The Imperium owes its very stagnation to when the Primarchs and the Emperor no longer was around to direct everyone. The Emperor lied about the Empyrean for a good reason, to protect the sanity of the wider mankind from the horrors of the warp. In some cases ignorance indeeed IS bliss.


----------



## Vitarus (Apr 9, 2012)

Well... Maybe. Maybe it was only incredibly stupid of the Emperor to think that that was a workable strategy. Religion can be forced out of humanity? Crazy. His own son defied him in this. Don't use psyker powers? Well then don't make one of your sons an immensely powerful psyker. 

The Empyrean is the result of sentience. Specific events in the universe create specific things in the Empyrean. If no being in the universe knew of its existence, it would still be there, and acts of great evil would create powerful daemons within it. That stuff won't go away, or stop attacking the universe, just because nobody knows about it. Not knowing of its existence only makes you helpless against it. They cannot fight what they do not know about. Far better to make them understand it. There will always be those who do evil. Some will do evil in order to create daemons. Others will do good to counter that evil in one way or another.

But I won't back down an inch about genocide - xenocide? - being evil. It is evil to kill every being other than humans who think and believe exactly the way he wants. Humanity's survival is not worth the life of every member of every other species, as well as every human culture that does not fit the mold.


----------



## Malus Darkblade (Jan 8, 2010)

Vitarus said:


> Well... Maybe. Maybe it was only incredibly stupid of the Emperor to think that that was a workable strategy. Religion can be forced out of humanity? Crazy.


It worked for a long time until the Emperor fell. 

If I'm not mistaken it also worked during the Dark Age of Technology.
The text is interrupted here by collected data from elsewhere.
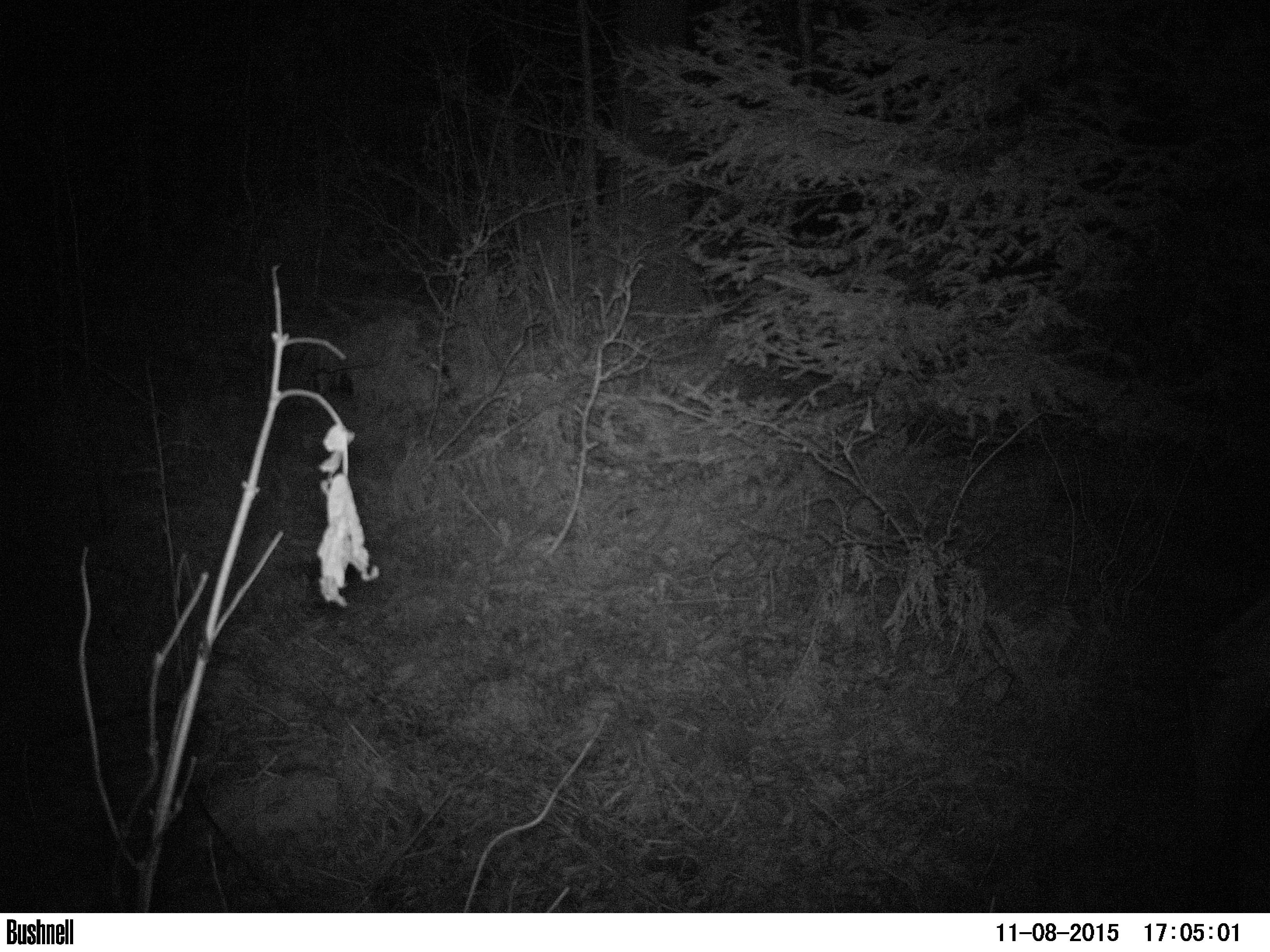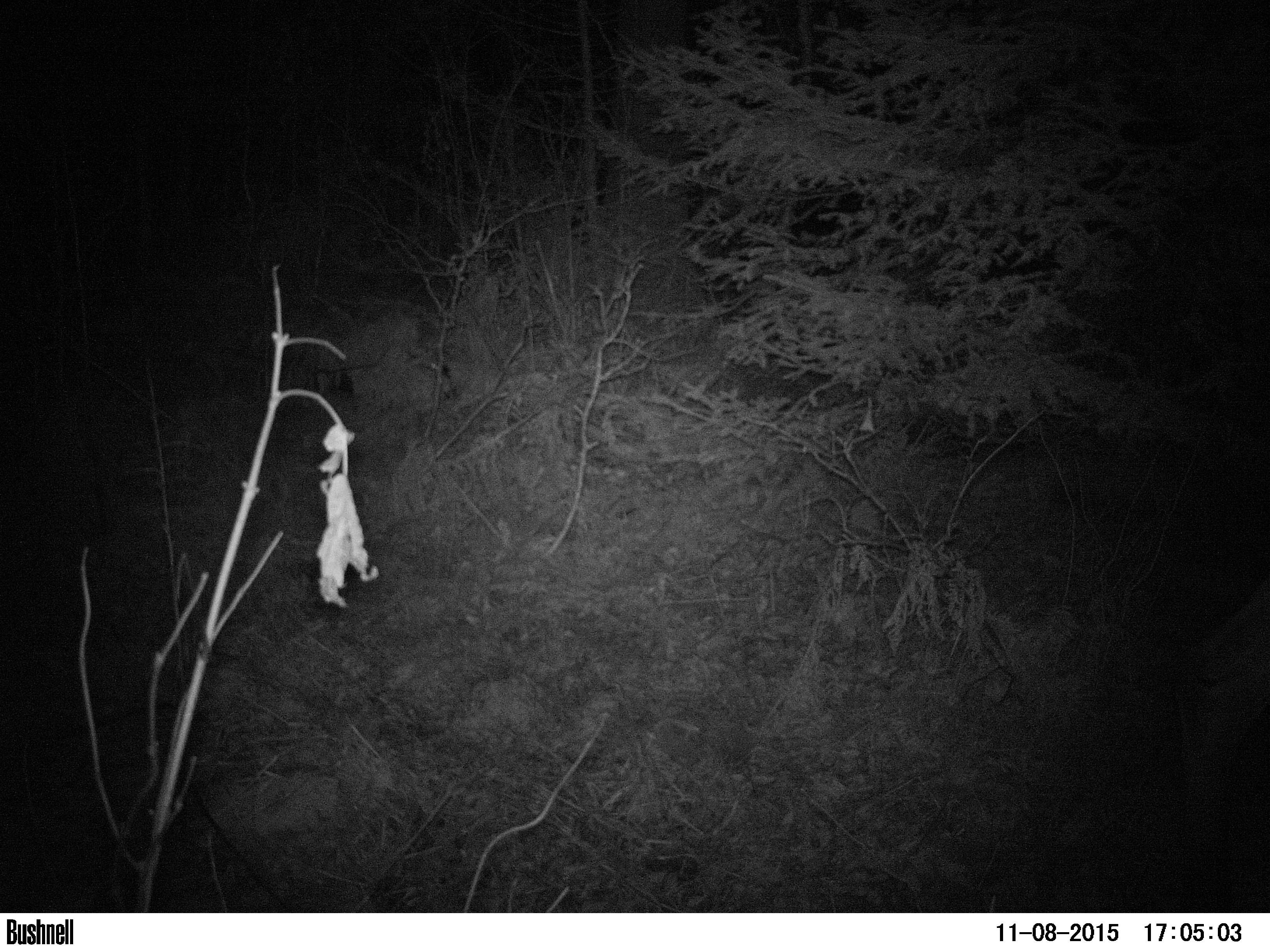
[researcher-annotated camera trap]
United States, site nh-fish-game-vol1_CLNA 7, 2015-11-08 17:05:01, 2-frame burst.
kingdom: Animalia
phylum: Chordata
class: Mammalia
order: Artiodactyla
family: Cervidae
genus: Alces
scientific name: Alces alces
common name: moose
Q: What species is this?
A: Moose (Alces alces).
Also he wiped out all forms of xenos life because several, some even allied to mankind before the Age of Strife, attacked Earth and its offworld colonies at their most vunerable stage.


----------



## Vitarus (Apr 9, 2012)

I would word it differently. It's not as though the Emperor fell, allowing Chaos to rise. The Ruinous Powers killed the Emperor. And turned Primarchs to their side. And caused Old Night. They did a lot of serious damage while the Emperor was alive. His strategy wasn't working all that well.


----------